By Lindsay Beyerstein, Media Consortium blogger
Florida Republican Governor Rick Scott plans to force public workers and welfare recipients to undergo random drug testing every three weeks. Why? Because he doesn't like either group, Cenk Uygur argues on the Young Turks. "It's an attempt to stigmatize, demonize, and punish those people," Uygur says:
Suzy Khimm of Mother Jones explains why Scott's plan is almost certainly unconstitutional. The Supreme Court has ruled that public employees cannot be forced to take drug tests unless public safety is at stake. The government can impose random drug testing for bus drivers, but not clerks at the DMV. Scott wants to spend millions of dollars testing all state employees. The only beneficiary of Scott's plan will be the drug-testing industry.
From vitamins to purity balls
Martha Kempner of RH Reality Check profiles Leslee Unruh, the eccentric vitamin saleswoman-turned-crisis pregnancy center maven and abstinence crusader who is spearheading the drive for increasingly draconian abortion restrictions in South Dakota.
Unruh founded a crisis pregnancy center in 1997. Gradually, she became convinced that cajoling unhappily pregnant women to give birth was backwards. What she needed to do was save women from sex in the first place:
As Amanda Robb explains in her 2008 expose on Unruh published in MORE Magazine: "after working with hundreds of women who got pregnant unintentionally, she says she began to realize that this kind of counseling put the cart before the horse in women's lives. To truly empower women, she became convinced, you have to 'save them from sexual activity.'"
Unruh's Abstinence Clearinghouse is famous for sponsoring "purity balls" at which fathers promise to guard their daughters' sexual purity until marriage.
My uterus is a closed shop
Last weekend the Wisconsin AFL-CIO held a rally with Planned Parenthood in Madison, Wisconsin, Mike Elk reports for Working In These Times. Elk writes:
The labor movement, at its core, is about class struggle - the working class overcoming the power of the owning class in order to take control over their own lives. For women, class struggle historically has centered on overcoming the oppression of men who want to have control over their lives.
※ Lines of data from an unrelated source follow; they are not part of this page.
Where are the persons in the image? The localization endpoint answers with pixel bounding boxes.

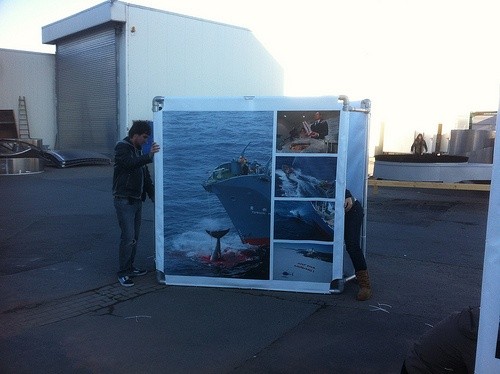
[411,134,428,155]
[294,112,328,152]
[113,120,160,287]
[345,190,374,300]
[239,156,263,174]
It makes sense that organized labor and the reproductive rights movement are being drawn closer together. Wisconsin Republican Governor Scott Walker has declared war on unions and reproductive health care. Walker's notorious anti-collective bargaining bill also declared war on the state's highly successful, money-saving family planning program.
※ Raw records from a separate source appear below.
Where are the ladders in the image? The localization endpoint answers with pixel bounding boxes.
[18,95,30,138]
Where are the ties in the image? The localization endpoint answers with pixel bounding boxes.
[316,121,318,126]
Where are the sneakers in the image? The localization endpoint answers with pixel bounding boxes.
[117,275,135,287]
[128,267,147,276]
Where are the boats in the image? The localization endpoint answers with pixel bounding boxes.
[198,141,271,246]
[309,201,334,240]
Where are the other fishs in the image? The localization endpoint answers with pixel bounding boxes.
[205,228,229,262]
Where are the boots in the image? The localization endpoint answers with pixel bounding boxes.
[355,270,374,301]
The Walker administration declared the union-busting bill to be law last Friday, in defiance of a court ruling, Matthew Rothschild reports in The Progressive. A court had ruled that the legality of the bill was in question because it seems to have been passed in defiance of the state's strong open meetings laws.
De-funding family planning
Some Minnesota Republicans are taking a page from Scott Walker's playbook, Andy Birkey reports in the Minnesota Independent. A group of Republican state senators are working to de-fund the state's family planning programs by cutting off state funding and refusing federal dollars to fund these initiatives. An estimated 40,000 people receive reproductive health care each year through programs that the GOP is trying to eliminate. Their position is surely not motivated by concerns about the deficit. Joint state-federal family planning programs have been shown to save money for the state and the federal government.
HIV/AIDS at 30
This year marks the 30th anniversary of the beginning of the HIV/AIDS epidemic. At Colorlines.com, LaShieka Purvis Hunter profiles a distinguished community leader in the struggle against HIV, Rev. Edwin Sanders of the Metropolitan Interdenominational Church in Nashville, Tennessee. Sanders and his congregation have been engaged in the struggle for 26 years, ever since one of the founding members of this predominantly black church died of the virus.
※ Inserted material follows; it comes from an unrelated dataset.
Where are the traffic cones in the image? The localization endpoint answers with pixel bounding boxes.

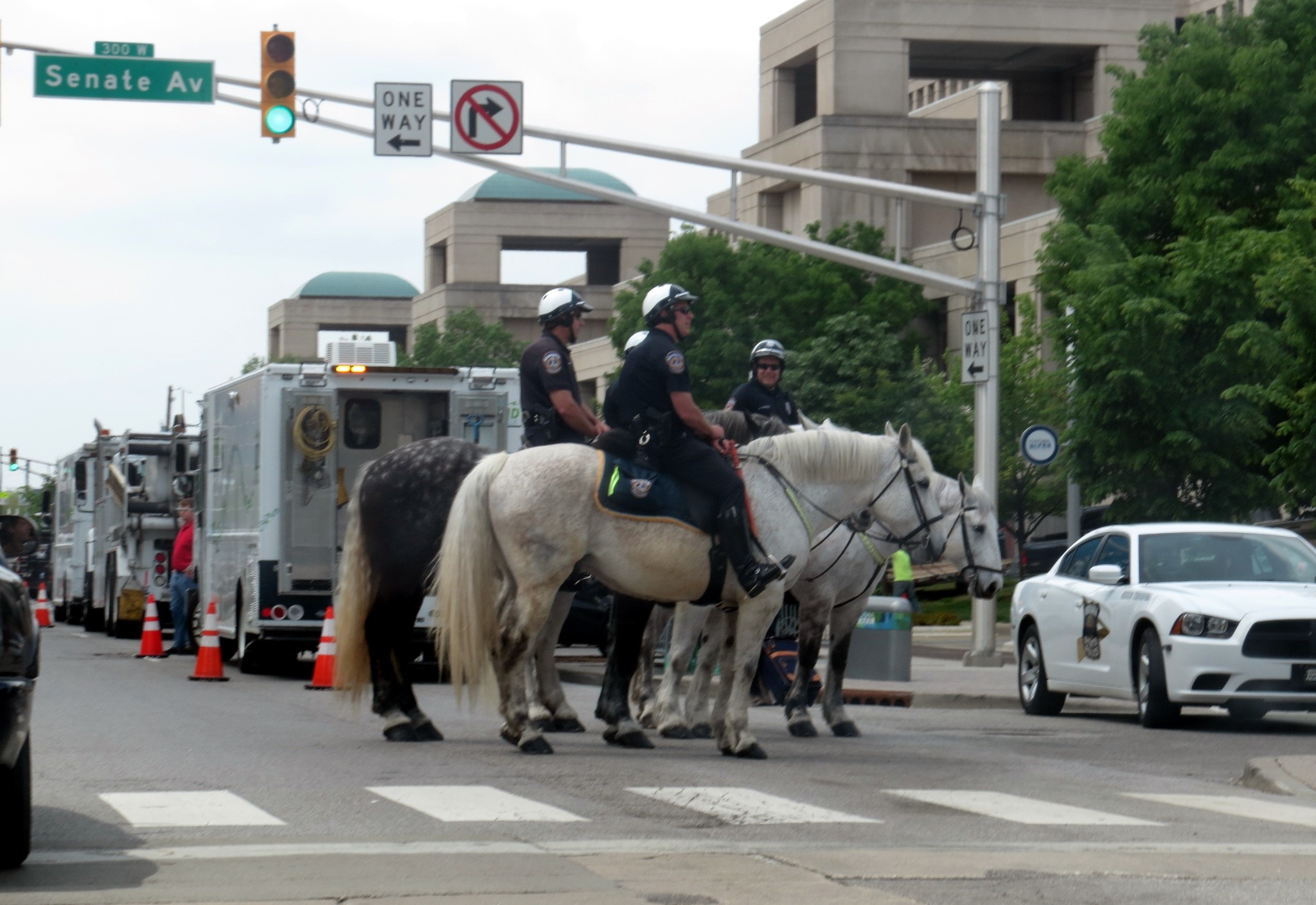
[35,582,57,628]
[304,605,336,691]
[132,594,169,658]
[188,601,231,682]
Saunders says that, as far as he knows, his is the only African American congregation operating an HIV/AIDS primary care clinic:
"There are other congregations with primary care clinics that do other things, but ours is exclusively focused on HIV/AIDS," he explains. "We were really fortunate to get a planning grant from the URSA Institute about 10 years ago, and have a fully operating clinic four years after that. Now we are able to serve a population in our community that represents those who are truly disenfranchised."
The URSA Institute is a non-profit social interest consulting firm which supports HIV/AIDS-related research and prevention programs.
Dig for victory
Spring is here. Ellen LaConte of AlterNet explains why gardening is good for your health and your pocketbook. Produce prices are rising, thanks to increasing oil prices, dwindling soil reserves, monoculture, and other factors. LaConte predicts that gardening and small-scale collective farming will become an increasingly important source of fresh fruits and vegetables for average Americans in the years to come.